Quoi ? Pas de turbans, pas de plumes ? Quoi ? De la fesse, du sexe, des fouets ?
Le Scarpia de Luc Bondy avait fait scandale en 2009 entre autres parce que trois prostituées lui procuraient des soins particuliers en son salon [2]. Mais personne ne s'est jamais offusqué que le même Scarpia soit sauvagement assassiné sur scène, comme Carmen, comme tant d'autres. Étrange hiérarchie des valeurs que celle de l'opéra : la mort plus acceptable que le corps.


Qui sont donc aujourd'hui ces esclaves au service des puissants ? Des corps formatés, interchangeables, payés par de l'argent sale. Alors oui, Laura Scozzi montre cela, explicitement, peut-être trop explicitement : certains ne retiendront que ça. Un autre choix eût été de remplacer les filles par des robots : en 2048 (pourquoi 2048 : deux cents ans après l'abolition de l'esclavage en France et dans ses colonies ?), il y a fort à parier que les esclaves sexuels seront des machines [3]...

Donc Mustafà est un puissant bien de notre époque, s'ennuyant dans le luxe d'une grande villa en bord de mer, avec baignoire en or, tableaux surréalistes, hommes de main, personnel de maison et filles à tout faire. L'astucieuse tournette fait passer de la chambre au salon, de la salle de bain à la cuisine, du lit rond aux lits superposés. Un lampadaire entre et sort régulièrement. Elvira est blonde, Zulma discrètement voilée, Haly arbore ruban vert et lunettes noires, Lindoro manie pince coupe-tubes et sécateur.
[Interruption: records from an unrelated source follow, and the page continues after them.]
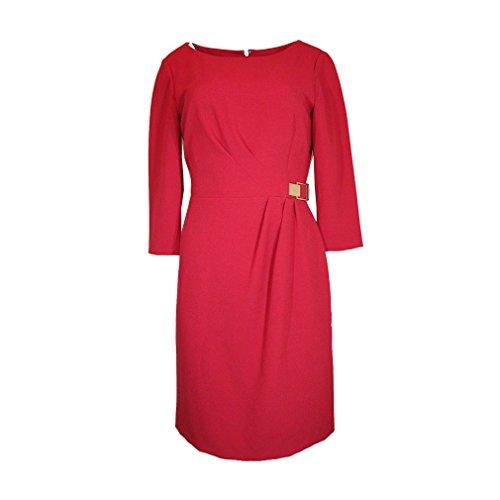 Tahari by ASL Women's 3/4 Sleeve Crepe Sheath w/ Side Ruche Lipstick Dress 6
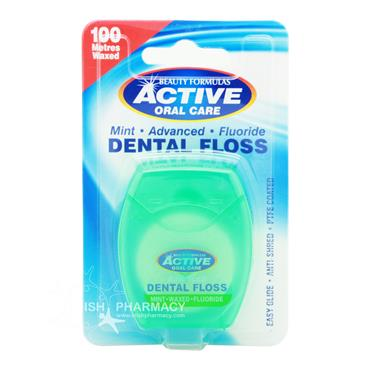 Beauty Formulas Active Oral Care Mint Dental Floss 100 Metres Waxed
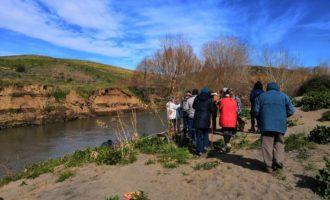 La passeggiata nella valle del fiume Marta conquista gli escursionisti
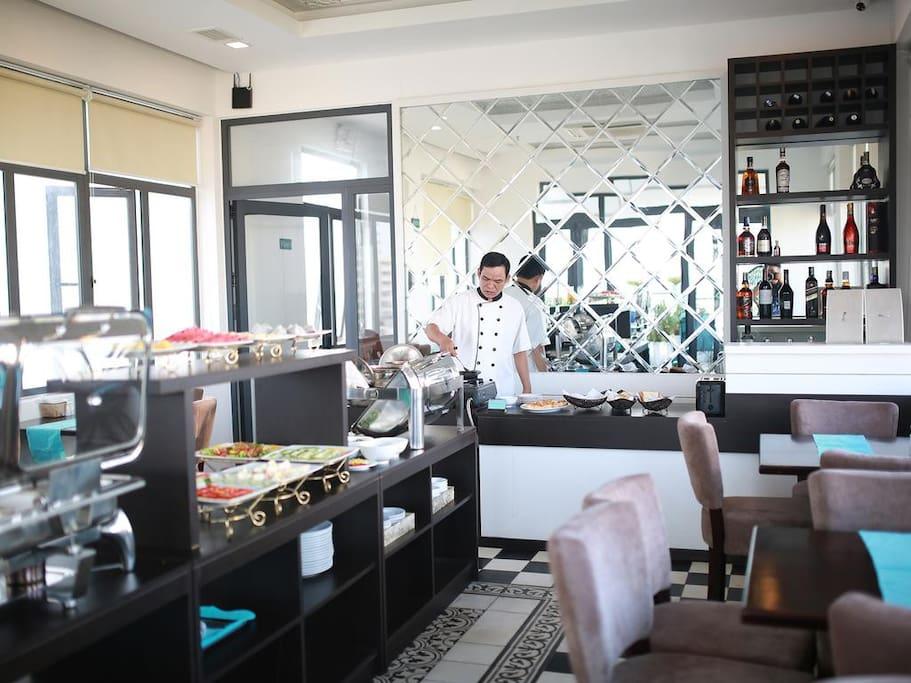 We serve great food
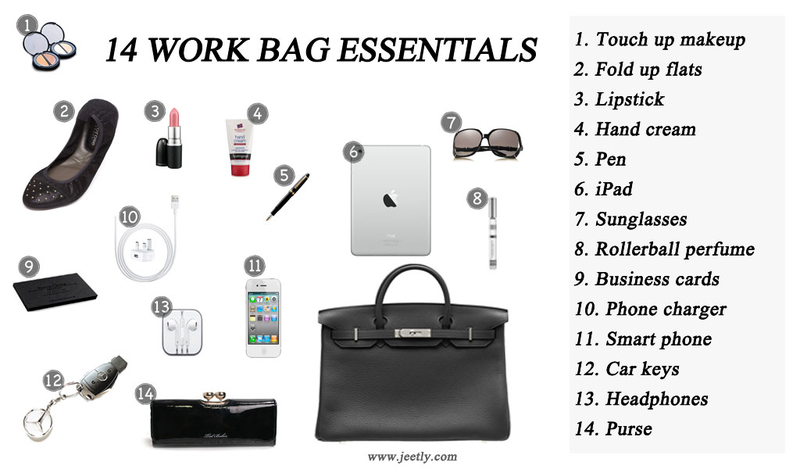 work bag essentials for women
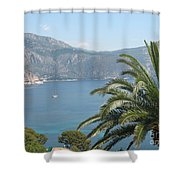 Cap Ferrat Shower Curtain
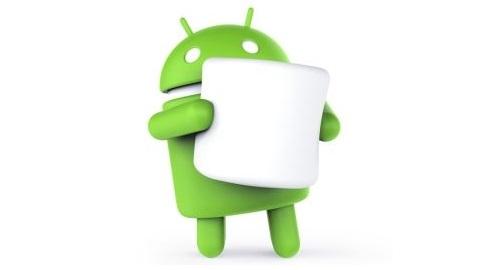 Android 6.0 Marshmallow resmileşti, son beta sürümü yayımlandı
Que les italiens soient des migrants en quête de travail, au fond, importe peu. Ils débarquent là, et leurs passeports sont confisqués. Le tempérament d'Isabella est immédiatement croqué : sbires ou compagnons d'infortune, les hommes sont des pigeons auxquels elle jette des ricciarelli... Le ridicule « oncle » Taddeo, en pyjama rayé, lunettes de myope, sac banane et tisane veut-il la reconquérir ? Elle le dédaigne, le nez dans Psychologies Magazine, en buvant sec. Et elle sait comment s'y prendre pour dompter les hommes, et enseigner sa manière à ses semblables. D'abord la toilette, qui parle clair à qui sait l'entendre. Elle l'aura choisie avec soin, sur défilé – et le couturier à dégaine de couturier n'en mène pas large ! Non, pas ce porte-jarretelles voilé d'un noir angoissant... ce sera Catwoman. Féminisme, indépendance, désir de vengeance, ce n'est évidemment pas un hasard. Le puissant se laisse fouetter, se laisse faire, pigeon à son tour. Uno stupido, uno stolto diventato è Mustafà.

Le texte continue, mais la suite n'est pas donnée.